▶ _WRITTEN INSTRUCTION_
In the forum thread on NVIDIA's successor to the G80, edit everything from "When i wrote" down to "TMUs (slightly improved)" so that "G90" becomes "G92", and give that stretch again.

▶ _EXCERPT PROVIDED_

※

NVIDIA: Beyond G80...

If this G80 to G90 transition is to be anything like the NV40/NV45 to G70 one, then the performance improvement will have to be closer to 90~100%.
The 7800 GTX (256MB) was in fact faster than two SLI'd 6800 Ultras.

Yes but remember that but GF6800Ultras in SLI don`t give 90-100% performance bump over single GF6800Ultra....
When i wrote about 50% advantage over G80 i was thinking about average performance improvement.... In some situations (eye candy modes in high resolutions) it could be 60-70% faster but in others "only" 30-40%....

Imo there is the same situations like with GF6800 and GF7800.... Then was about a year between NV40 and G70 and there was no refresh (any GF6900). Now NVIDIA probably skip their G80 refresh-part (like they skipped GF6900) and will release it`s new GPU G90 about October/November (like GF7800 2 yeras ago)....

My G90 specs??
65nm
700-800 (TMU/ROP clock)
192 improved SP clocked about 1,8-2Ghz
32 TMUs (slightly improved)

※

▶ _PROVIDED DATA_
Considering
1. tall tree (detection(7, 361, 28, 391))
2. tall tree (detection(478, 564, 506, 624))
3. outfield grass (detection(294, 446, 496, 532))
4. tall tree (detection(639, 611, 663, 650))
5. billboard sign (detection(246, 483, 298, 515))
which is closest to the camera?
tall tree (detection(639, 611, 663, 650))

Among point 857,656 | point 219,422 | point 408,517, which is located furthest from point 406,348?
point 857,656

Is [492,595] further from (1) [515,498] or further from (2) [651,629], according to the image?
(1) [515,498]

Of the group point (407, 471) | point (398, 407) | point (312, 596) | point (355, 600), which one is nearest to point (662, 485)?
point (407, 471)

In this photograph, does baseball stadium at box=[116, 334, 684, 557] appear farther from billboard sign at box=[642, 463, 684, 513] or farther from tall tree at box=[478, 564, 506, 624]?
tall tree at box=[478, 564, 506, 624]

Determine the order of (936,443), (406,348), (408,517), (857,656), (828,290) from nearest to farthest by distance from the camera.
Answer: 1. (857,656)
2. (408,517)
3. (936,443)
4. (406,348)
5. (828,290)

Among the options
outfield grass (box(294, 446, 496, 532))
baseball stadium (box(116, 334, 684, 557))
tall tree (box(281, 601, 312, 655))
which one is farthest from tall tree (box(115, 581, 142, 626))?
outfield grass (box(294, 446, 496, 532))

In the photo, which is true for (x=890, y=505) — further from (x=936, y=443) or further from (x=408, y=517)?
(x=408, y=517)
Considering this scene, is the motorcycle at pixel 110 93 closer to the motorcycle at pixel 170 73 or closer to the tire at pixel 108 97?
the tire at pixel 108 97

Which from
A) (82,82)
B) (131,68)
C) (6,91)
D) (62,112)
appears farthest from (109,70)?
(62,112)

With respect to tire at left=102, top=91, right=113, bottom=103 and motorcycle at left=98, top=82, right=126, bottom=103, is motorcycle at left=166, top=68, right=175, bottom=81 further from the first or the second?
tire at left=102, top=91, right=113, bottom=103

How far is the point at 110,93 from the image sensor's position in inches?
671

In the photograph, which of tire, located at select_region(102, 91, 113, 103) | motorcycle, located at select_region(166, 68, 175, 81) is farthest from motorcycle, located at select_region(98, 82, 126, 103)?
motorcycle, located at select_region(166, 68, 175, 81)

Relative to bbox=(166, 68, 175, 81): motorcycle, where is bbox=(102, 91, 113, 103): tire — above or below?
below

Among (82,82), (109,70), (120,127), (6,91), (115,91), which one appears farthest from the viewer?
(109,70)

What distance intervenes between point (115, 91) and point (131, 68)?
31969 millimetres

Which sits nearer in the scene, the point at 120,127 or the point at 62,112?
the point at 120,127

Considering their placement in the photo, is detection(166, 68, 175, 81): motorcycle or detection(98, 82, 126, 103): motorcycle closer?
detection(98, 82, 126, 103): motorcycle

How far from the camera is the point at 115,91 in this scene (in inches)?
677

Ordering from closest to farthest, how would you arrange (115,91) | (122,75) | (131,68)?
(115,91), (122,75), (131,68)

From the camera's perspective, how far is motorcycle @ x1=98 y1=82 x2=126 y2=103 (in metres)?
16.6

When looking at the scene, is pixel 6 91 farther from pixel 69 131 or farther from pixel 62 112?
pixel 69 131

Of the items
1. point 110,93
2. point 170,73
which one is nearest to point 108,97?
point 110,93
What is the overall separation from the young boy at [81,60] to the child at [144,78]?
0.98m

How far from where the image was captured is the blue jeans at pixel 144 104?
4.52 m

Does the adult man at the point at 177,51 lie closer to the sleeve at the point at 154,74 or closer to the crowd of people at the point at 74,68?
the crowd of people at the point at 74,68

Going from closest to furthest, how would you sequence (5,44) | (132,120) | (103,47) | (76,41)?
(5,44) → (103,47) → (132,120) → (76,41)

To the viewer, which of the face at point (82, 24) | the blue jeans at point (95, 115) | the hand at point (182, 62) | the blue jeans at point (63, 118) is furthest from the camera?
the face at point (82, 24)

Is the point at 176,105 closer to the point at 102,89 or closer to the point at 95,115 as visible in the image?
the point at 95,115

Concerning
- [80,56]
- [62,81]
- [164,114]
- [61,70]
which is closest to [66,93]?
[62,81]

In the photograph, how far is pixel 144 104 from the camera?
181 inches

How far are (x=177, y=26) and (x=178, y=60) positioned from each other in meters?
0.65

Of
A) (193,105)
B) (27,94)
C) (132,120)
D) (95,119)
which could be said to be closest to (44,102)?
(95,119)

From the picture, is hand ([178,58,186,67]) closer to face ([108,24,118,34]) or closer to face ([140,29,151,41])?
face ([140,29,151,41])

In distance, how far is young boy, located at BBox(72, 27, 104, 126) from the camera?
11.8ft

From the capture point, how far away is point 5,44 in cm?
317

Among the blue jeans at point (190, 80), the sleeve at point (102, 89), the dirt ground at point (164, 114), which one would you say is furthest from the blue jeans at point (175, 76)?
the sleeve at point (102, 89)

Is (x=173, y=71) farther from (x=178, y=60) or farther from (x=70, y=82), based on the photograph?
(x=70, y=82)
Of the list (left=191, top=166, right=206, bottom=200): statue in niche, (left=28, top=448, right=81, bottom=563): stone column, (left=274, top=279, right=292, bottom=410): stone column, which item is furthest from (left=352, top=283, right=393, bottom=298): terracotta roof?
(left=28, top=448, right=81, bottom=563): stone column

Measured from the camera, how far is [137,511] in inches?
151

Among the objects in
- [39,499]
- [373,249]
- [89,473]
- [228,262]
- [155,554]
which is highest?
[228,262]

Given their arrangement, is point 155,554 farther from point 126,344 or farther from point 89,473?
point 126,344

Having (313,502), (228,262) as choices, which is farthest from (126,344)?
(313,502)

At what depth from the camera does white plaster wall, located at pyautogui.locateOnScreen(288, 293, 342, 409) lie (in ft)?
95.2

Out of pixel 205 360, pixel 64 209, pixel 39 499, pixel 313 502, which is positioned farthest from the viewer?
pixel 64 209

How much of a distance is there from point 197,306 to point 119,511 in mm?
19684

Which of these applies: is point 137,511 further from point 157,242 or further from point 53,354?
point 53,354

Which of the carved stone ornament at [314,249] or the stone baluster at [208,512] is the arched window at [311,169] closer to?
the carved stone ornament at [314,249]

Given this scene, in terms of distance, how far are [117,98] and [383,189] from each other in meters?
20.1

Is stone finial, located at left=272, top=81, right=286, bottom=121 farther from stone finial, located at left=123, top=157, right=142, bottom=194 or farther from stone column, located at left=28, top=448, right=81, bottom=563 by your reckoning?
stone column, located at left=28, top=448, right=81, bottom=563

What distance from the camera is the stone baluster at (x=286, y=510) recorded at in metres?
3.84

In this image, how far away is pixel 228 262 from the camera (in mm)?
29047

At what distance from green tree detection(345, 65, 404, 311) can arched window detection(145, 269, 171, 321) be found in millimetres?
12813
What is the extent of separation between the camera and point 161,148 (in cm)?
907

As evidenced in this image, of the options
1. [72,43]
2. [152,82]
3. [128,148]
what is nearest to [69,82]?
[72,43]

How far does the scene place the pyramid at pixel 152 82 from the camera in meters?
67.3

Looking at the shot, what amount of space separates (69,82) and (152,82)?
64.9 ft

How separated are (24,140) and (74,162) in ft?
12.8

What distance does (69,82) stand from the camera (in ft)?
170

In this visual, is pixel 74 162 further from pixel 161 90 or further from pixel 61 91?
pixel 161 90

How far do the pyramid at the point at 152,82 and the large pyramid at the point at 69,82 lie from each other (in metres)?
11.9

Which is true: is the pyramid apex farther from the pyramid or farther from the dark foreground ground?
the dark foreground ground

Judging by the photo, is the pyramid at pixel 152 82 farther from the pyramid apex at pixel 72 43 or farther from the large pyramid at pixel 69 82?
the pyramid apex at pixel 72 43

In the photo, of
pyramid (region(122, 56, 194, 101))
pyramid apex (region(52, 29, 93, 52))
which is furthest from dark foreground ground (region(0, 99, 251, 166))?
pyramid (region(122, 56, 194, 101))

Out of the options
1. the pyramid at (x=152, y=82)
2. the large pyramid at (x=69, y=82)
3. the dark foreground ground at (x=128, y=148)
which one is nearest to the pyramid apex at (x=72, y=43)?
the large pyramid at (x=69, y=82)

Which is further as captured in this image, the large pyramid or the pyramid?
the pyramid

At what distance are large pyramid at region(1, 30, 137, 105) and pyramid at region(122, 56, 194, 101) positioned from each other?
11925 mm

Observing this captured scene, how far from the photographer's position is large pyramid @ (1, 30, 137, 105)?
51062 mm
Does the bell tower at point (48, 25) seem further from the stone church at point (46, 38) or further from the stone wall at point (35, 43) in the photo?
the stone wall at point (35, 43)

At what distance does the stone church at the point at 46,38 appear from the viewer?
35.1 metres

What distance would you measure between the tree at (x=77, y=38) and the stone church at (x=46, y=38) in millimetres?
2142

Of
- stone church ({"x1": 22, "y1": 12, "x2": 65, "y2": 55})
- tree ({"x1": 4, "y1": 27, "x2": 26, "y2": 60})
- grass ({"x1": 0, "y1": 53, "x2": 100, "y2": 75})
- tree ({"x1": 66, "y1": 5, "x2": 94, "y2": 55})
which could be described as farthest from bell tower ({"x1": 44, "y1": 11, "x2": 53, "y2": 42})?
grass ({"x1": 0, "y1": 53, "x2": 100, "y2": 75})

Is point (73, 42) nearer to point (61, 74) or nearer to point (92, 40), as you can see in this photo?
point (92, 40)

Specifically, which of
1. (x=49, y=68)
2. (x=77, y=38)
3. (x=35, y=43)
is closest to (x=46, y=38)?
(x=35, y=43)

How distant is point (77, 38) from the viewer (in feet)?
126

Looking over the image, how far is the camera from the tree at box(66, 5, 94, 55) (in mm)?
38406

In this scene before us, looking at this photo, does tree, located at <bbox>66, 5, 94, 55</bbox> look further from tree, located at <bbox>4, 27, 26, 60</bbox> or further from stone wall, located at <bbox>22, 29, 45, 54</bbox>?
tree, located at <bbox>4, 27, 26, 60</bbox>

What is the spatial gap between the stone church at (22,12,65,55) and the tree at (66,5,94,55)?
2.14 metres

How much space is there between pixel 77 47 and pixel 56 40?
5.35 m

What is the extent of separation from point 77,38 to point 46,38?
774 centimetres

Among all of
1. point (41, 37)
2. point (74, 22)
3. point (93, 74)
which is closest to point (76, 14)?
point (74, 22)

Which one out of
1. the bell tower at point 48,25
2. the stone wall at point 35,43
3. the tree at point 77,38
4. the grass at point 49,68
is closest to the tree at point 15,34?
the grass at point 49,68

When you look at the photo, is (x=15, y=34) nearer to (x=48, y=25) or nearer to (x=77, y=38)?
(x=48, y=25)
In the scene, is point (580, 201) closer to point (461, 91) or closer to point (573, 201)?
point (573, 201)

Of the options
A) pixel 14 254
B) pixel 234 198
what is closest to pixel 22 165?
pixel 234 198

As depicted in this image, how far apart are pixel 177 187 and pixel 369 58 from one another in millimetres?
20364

※

▶ _TASK RESPONSE_
When i wrote about 50% advantage over G80 i was thinking about average performance improvement.... In some situations (eye candy modes in high resolutions) it could be 60-70% faster but in others "only" 30-40%....

Imo there is the same situations like with GF6800 and GF7800.... Then was about a year between NV40 and G70 and there was no refresh (any GF6900). Now NVIDIA probably skip their G80 refresh-part (like they skipped GF6900) and will release it`s new GPU G92 about October/November (like GF7800 2 yeras ago)....

My G92 specs??
65nm
700-800 (TMU/ROP clock)
192 improved SP clocked about 1,8-2Ghz
32 TMUs (slightly improved)